As usual, your options for semi-structured data depend on your specific data:
- Use LEAF Writer to review and add URIs directly to source XML documents.
- Create a custom script to extract entities and their context. To find and confirm URIs, use VERSD if your data is bibliographic and OpenRefine otherwise.
- Manually lookup URIs and add them directly to your source data or wait and add them to the converted data.
To take advantage of the automated triple extraction possible with the TEI workflow, it is best that you insert entity URIs directly into your source TEI files. LEAF Writer is our preferred tool for this step.
Alternatively, you may choose to make manual changes or changes using custom scripts to the source TEI files. You do still have the option to add additional URIs to the converted data at the end.
This step of the natural language data workflow is still in progress. Check back over the next few months as we release the tools described here.
The APIs that we use to automatically extract triples from natural language data combine the tasks of identifying entities, choosing URIs for entities, and extracting the relationships between entities. If you are using this approach, then you do not need to do anything for this step. Though, you may want to review the URIs that the tool suggests for your data and double check any that have conflicting information. You should also do additional look-ups to find URIs for entities that our tools did not reconcile, as these automated tools do not search through all authority files. Refer to the documentation for the tool you are using to confirm which authority files it connects to.
Merge Reconciled Data
The Research Team and Conversion Team will use a custom script or the Linked Data Enhancement API to merge the new URIs with either the cleaned version of the source data or the converted data.

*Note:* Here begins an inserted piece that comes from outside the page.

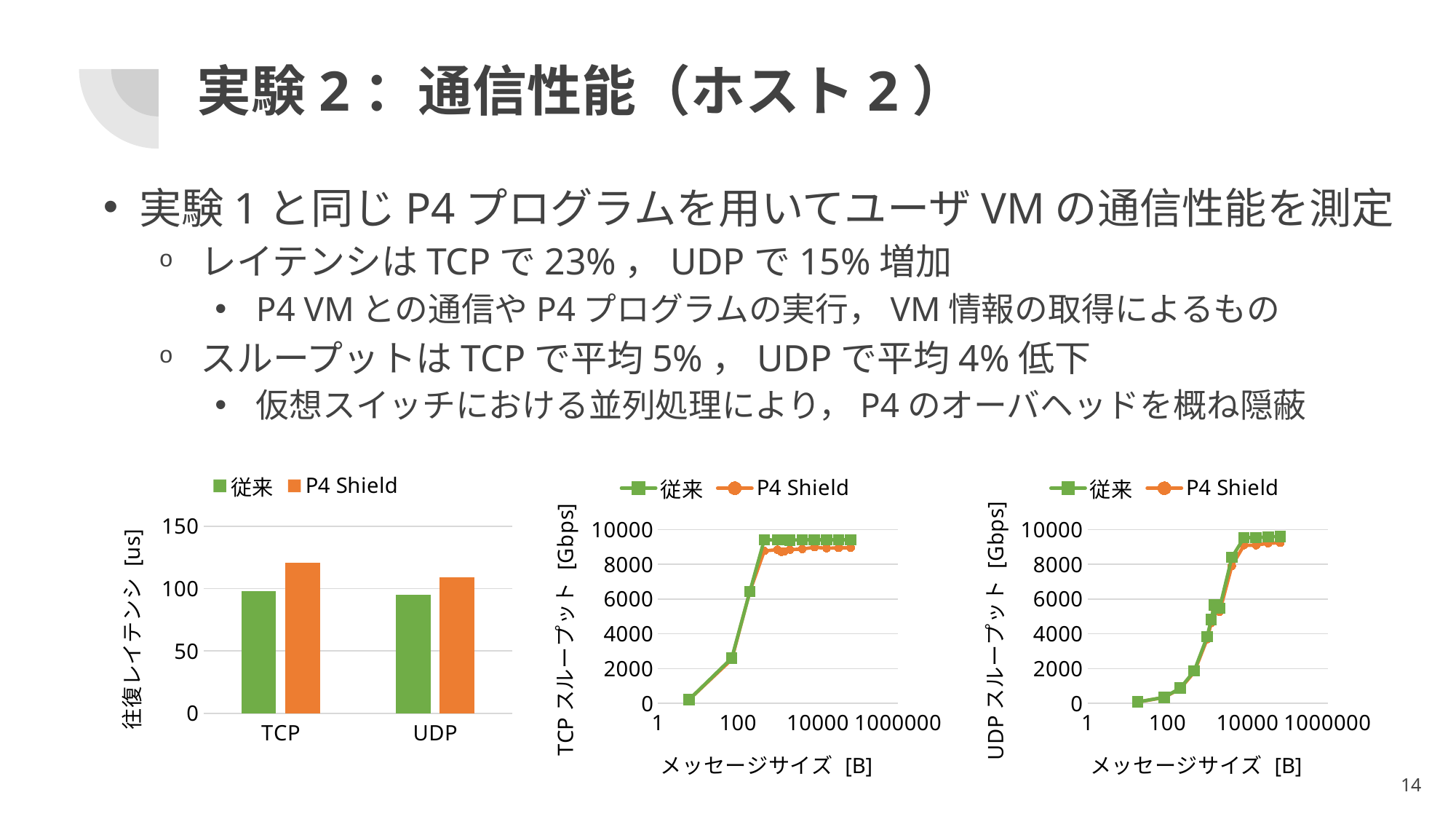
In the middle chart (TCP スループット), do the values rise or fall as message size increases? rise In the rightmost chart (UDP スループット), what is the x-axis label? メッセージサイズ [B] In the leftmost chart (往復レイテンシ), which is larger for UDP: 従来 or P4 Shield? P4 Shield What kind of chart is the middle chart (TCP スループット)? line chart In the leftmost chart (往復レイテンシ), which is larger for TCP: 従来 or P4 Shield? P4 Shield What kind of chart is the leftmost chart (往復レイテンシ)? bar chart In the rightmost chart (UDP スループット), what are the two series listed in the legend? 従来 and P4 Shield In the leftmost chart (往復レイテンシ), how many categories are shown on the x axis? 2 In the leftmost chart (往復レイテンシ), is the P4 Shield value for TCP greater or less than 100? greater In the leftmost chart (往復レイテンシ), which bar is the highest? P4 Shield for TCP In the leftmost chart (往復レイテンシ), is the P4 Shield value for UDP greater or less than 100? greater In the leftmost chart (往復レイテンシ), how many series does the legend list? 2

The Conversion Team will mint new URIs for anything that could not be reconciled.
Choose Vocabularies
Similarly to reconciling entities, you also need to choose vocabulary terms to use in your data and include their URIs. These vocabulary terms are often used to add fine-grained types to entities and relationships, compared to the broad types that CIDOC CRM uses. Choosing the appropriate vocabulary terms for your project will require you to explore the terms’ definitions to find ones that fit. When possible, prioritize using terms that are already frequently used within LINCS data to increase the connections and potential for interesting queries between your data and other LINCS data.
See our Vocabularies documentation for additional background and the Vocabulary Browser to find vocabulary terms created by or used in LINCS.